We first told you about this engine in May, when Chevrolet announced its intention to replace an aging 4.3L V6 with this new engine, but now we know how the four-cylinder’s fuel economy stacks up against that of its competition.
Chevy’s fuel consumption estimates for the 2.7L — which is standard in LT and RST trims — are 11.9/10.3 L/100 km (city/highway) with 2WD and 12.5/10.8 with 4WD.
That’s a big improvement on the old V6 both in terms of economy and power: the new motor makes 310 hp and 348 lb-ft of torque (up from the old V6’s 285 hp and 305 lb-ft) and comes with max tow and payload ratings of 3,266 and 1,034 kg, respectively.
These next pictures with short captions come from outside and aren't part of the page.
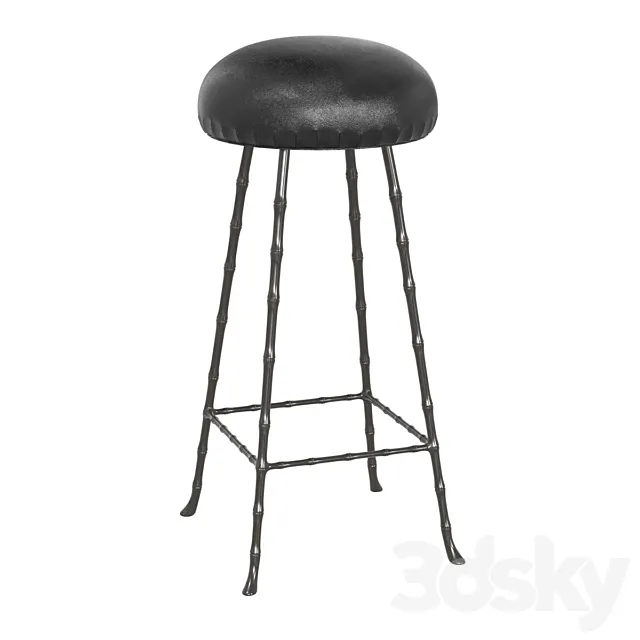 Rose uniacke high upholstered bar stool 3DModel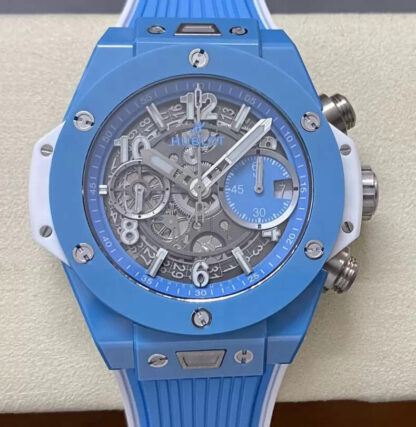 AAA Replica Hublot BIG BANG Unico 441.EX.5120.RX BB Factory Blue Strap Mens Watch | aaareplicawatches.is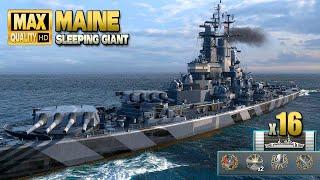 Battleship Maine Devastating salvos - World of Warships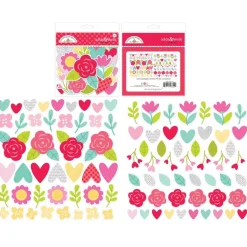 SUPER OFERTA **30%** Die-cuts I Pick You Love Notes Doodlebug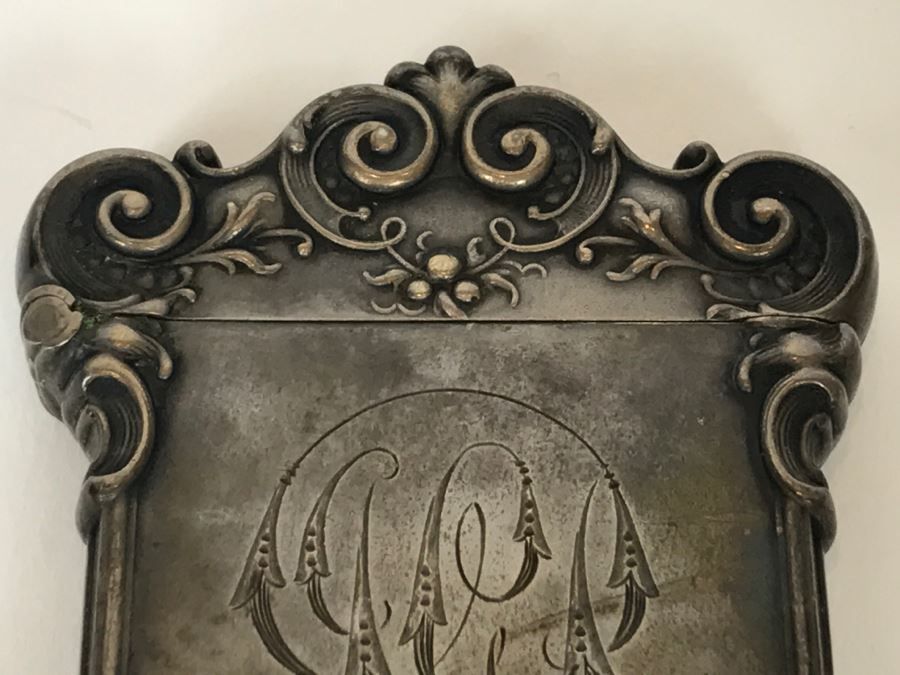 Vintage Ornate Repousse Silverplate Match Box Matchbox Holder [Photo 17]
Chevy says the new engine boasts cylinder deactivation, a turbo designed for strong throttle response and “virtually no turbo lag,” active thermal management to recover wasted exhaust heat and automatic stop/start, all of which are conceived to maximize the engine’s efficiency.
But while Chevrolet says those features contribute to better city fuel economy than the Ford F-150 fitted with its entry-level 3.3L V6, Ford’s optional 2.7L turbo V6 is both more powerful (325 hp and 400 lb-ft) and more efficient, with consumption estimates of 11.9/9.0.